§ **Work to complete**:
The required result is a line count: how many lines in this data hold the word "конструкция". Give only that.

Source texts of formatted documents

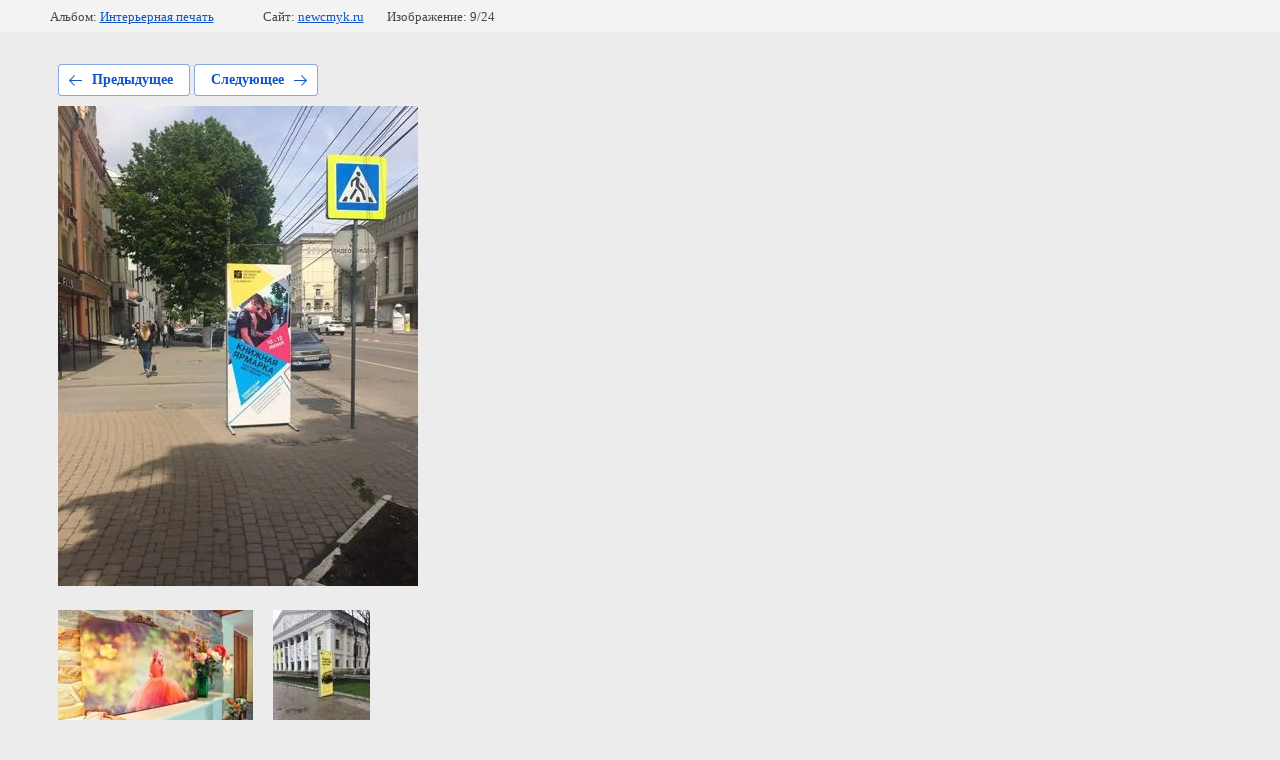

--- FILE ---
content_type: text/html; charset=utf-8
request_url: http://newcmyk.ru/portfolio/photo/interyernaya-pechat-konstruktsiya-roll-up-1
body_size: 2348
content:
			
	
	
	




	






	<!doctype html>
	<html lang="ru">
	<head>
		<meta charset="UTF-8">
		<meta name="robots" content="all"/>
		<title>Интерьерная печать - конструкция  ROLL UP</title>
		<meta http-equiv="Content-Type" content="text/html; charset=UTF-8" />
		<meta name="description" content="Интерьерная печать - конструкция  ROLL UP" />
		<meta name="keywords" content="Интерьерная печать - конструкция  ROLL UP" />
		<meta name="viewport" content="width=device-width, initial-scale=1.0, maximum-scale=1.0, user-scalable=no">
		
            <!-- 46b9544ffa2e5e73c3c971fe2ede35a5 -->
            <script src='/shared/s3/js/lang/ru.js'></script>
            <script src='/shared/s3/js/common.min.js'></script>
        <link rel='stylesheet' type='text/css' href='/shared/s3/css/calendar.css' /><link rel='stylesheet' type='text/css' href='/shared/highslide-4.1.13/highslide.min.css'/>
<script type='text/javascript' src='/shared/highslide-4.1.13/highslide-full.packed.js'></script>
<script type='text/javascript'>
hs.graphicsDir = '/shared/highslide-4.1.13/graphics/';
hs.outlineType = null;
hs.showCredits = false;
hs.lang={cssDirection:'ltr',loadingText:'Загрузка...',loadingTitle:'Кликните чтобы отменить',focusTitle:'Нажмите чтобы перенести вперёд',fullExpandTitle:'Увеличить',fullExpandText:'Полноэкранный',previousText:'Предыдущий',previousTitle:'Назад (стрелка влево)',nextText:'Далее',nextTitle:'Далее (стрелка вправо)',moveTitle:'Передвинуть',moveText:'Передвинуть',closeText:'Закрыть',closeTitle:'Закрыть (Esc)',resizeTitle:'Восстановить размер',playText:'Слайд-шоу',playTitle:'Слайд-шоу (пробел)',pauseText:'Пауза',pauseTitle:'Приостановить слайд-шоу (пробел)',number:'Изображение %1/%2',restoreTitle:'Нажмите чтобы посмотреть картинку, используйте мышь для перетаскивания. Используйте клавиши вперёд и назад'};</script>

§ **Answer box**:
3